Not all data is created equally

Grrrr, Excel. It’s that time of year when the corporate planning cycle kicks in and proper work is kicked into touch as next years plans are written, spun, chopped, pulled apart and horse-traded over.

Apart from the obviously painful process perhaps what’s even more worrying is that many Excel models are so poorly constructed. Not because the numbers don’t add up, they do, (well most of the time). No, the real threat is the lack of transparency on the quality of assumptions that underpin the decisions being taken. Indeed we’ve seen many decision models that give no indication of whether a number is a historical provable fact, an estimate from a trusted source or just a heroic guess – that had to be used as there was nothing else to hand!

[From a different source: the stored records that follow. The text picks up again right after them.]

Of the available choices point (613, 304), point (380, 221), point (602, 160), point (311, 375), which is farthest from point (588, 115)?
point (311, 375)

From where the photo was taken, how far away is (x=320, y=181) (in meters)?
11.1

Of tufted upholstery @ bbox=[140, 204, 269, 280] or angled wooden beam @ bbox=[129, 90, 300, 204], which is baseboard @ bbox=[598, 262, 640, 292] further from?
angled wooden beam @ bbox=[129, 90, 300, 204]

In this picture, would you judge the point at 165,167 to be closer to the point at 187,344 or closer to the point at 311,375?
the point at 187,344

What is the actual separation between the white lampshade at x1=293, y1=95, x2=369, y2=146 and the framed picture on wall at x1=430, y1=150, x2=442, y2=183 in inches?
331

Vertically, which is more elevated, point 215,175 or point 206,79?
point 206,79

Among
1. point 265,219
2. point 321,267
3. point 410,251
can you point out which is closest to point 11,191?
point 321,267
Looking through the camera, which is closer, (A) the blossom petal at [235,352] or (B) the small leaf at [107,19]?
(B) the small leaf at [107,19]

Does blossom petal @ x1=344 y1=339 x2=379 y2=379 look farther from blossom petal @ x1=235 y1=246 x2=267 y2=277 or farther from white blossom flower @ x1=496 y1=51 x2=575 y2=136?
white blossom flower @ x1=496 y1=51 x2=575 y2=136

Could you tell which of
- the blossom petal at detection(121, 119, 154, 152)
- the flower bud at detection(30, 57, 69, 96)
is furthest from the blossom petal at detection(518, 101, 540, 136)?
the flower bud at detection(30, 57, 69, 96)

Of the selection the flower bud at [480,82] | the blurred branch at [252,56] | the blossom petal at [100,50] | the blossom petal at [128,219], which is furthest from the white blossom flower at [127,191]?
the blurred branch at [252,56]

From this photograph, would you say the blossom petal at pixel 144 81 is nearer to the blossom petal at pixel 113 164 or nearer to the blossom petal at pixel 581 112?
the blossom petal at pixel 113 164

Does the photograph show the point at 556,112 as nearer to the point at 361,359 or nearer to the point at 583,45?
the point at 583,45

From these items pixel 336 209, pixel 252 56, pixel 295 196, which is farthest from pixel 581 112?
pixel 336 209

And given that in business most decisions are forward facing, which by definition means you can’t absolutely know what will happen, this is a bit of an issue. You could call it the curse of the Black Swan, made famous in Nassim Nicholas Taleb’s excellent critique of the financial services industry and treatise on unpredicted events.

Be it planning next year’s budget, launching a new product, defining a business strategy or even inventing a new exotic financial derivative what is required is transparency – a clear indication of what’s a fact and what’s a guess. And it’s this principle of risk management that decision makers should adopt i.e. it’s OK to take a risk as long as you understand what the risk is. It’s when that risk is opaque that things tend to go awry.
This is not to dismiss the value of guesswork, despite what the “garbage in, garbage out” protagonists say. Guesses are valuable. Consider, for instance, planning a business in a market that doesn’t properly exist yet then garbage is all you have – so you’ve just to deal with it.

And in a world of Twitter, blogs and Facebook running in parallel to traditional content providers this challenge is amplified especially as these diverse sources of information are aggregated, analysed and visualised in VAIMs. Consequently I think it’s important to consider what I call ‘hard’ and ‘soft’ data; hard data being factual, proven news, stock prices histories, known dates of new regulation etc whereas soft data is opinion, gossip, rumour, photos etc. Its this ‘soft’ imperfect information that joins the dots. How many of the salespeople only respond to historical known facts? No, instead they’re also mining the rumour, gossip and opinion to help them fully understand the situation and react faster, with better market intelligence.

I’d suggest that humanistic predictions and decision-making quite naturally merge these two elements, whereas traditional Business Intelligence tools tend to cope well with hard data only. It’s something that the emerging field of Predictive Analytics must explore – knitting together the analytics bit with the softer human decision-making.

Interestingly the Met Office uses a data index to help structure it’s weather forecasting algorithms. This approach is extremely useful and one that we have used regularly to develop index of ‘quality indicators’ that can flag confidence, and when appropriate even treat the range of data from hard to soft differently. For instance you may want to range the variance on a prediction based upon gossip more than a published forecast – or not if you have an impeccable informal source, for example opinion sourced from Breaking Views or Lex could actually have very high quality.

And of course these quality indicators can evolve over time as sources improve or degrade.

This reminds me of an interesting book Certain to Win by Chet Richards that explores military strategy, and highlights how context is constantly changing therefore the key approach must be to Observe, Orientate, Decide and Act – what he calls a OODA loop – and that these OODA loops must be fast and often. Professor Don Sull at London Business School has called this ‘strategy agility’.

Someone, somewhere said “life’s a beta”. So as we’re sitting developing scenarios and plans for next year (and if we’re really brave the year after) I wonder whether in the same way GIS systems use xyz coordinates to pin together otherwise unrelated data, we can use timelines in the same way, with ‘plan’, ‘actual’ and ‘forecast’ being three quite distinct timelines that are always in place, make use of hard and soft data flagged with intuitive quality indicators and assume a healthy dose of garbage will actually make those Excel models more informed.